Jede Meinung sollte durch drei Siebe: Was ich von Sokrates gelernt habe

Auf dieser Webseite frage ich die Erfahrensten und die Besten eines Faches nach ihrem Wissen und ihrer Weisheit. Aber auch woanders finden sich hilfreiche Lehren über gelingende Arbeit oder gelingendes Leben. Im Buch »Jung im Kopf« zitiert der Biologe und Hirnforscher Martin Korte den Philosophen Sokrates mit der folgenden Geschichte:

Die drei Siebe des Weisen
Zum weisen Sokrates kam einer gelaufen und sagte: »Höre, Sokrates, das muss ich dir erzählen!« 

»Halte ein!« unterbrach ihn der Weise. »Hast du das, was du mir sagen willst, durch die drei Siebe gesiebt?«
»Drei Siebe?«, fragte der andere voller Verwunderung.

* [Bereitgestellte Daten]:

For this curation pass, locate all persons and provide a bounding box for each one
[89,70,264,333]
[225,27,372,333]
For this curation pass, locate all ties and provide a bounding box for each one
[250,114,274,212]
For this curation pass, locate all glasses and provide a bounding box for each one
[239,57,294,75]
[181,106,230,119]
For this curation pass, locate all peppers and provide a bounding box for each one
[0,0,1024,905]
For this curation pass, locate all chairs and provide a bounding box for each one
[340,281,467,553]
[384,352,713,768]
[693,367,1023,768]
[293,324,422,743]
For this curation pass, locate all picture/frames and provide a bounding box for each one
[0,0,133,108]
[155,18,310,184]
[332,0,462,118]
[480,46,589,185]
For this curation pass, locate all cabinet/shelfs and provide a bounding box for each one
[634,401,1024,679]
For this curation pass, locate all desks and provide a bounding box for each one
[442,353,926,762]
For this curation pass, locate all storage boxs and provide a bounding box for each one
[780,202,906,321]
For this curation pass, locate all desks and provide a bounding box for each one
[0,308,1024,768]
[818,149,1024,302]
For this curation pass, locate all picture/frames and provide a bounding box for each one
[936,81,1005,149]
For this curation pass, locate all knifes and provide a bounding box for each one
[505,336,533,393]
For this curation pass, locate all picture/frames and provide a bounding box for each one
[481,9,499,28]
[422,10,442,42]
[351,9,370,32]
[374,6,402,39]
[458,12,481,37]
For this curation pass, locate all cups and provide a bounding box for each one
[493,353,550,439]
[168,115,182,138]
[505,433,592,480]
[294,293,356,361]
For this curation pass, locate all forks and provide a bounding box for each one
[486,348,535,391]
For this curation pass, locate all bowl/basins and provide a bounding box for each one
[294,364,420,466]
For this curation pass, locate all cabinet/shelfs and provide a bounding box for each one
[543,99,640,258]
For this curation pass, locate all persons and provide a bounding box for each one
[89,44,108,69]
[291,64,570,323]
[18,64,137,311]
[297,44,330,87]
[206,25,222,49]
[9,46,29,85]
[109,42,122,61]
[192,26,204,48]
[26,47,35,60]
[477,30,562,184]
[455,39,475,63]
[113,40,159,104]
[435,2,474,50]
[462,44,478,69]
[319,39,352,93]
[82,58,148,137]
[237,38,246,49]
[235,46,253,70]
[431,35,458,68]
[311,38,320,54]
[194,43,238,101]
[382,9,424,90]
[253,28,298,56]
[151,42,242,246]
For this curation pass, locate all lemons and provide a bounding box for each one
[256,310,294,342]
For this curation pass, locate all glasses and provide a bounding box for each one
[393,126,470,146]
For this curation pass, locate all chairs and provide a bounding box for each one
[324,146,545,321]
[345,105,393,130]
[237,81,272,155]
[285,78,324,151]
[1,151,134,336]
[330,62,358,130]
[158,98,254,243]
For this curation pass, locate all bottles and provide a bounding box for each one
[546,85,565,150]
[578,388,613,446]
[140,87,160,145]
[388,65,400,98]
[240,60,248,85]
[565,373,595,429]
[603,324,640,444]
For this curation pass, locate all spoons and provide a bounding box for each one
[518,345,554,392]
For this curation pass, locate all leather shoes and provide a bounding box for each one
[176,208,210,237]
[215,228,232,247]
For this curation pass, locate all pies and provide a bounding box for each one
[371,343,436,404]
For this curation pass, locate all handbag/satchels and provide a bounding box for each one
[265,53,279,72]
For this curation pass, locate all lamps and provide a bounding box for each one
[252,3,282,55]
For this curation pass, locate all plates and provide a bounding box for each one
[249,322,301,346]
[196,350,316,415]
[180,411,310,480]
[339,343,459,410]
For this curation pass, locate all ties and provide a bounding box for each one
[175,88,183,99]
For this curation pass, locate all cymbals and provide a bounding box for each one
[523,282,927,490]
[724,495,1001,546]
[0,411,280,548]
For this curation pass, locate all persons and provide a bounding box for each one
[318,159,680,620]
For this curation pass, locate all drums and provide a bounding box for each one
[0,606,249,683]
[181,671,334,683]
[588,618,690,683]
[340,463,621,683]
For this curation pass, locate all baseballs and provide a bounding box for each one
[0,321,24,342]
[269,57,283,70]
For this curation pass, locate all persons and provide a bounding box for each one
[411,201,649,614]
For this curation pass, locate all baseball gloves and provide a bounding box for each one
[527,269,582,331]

* [Zu lösende Aufgabe]:
Gib jede Äußerung in wörtlicher Rede aus dem Lerntext über die drei Siebe des Sokrates in der Reihenfolge ihres Auftretens wieder.

* [Schriftliche Lösung]:
»Höre, Sokrates, das muss ich dir erzählen!«
»Halte ein!«
»Hast du das, was du mir sagen willst, durch die drei Siebe gesiebt?«
»Drei Siebe?«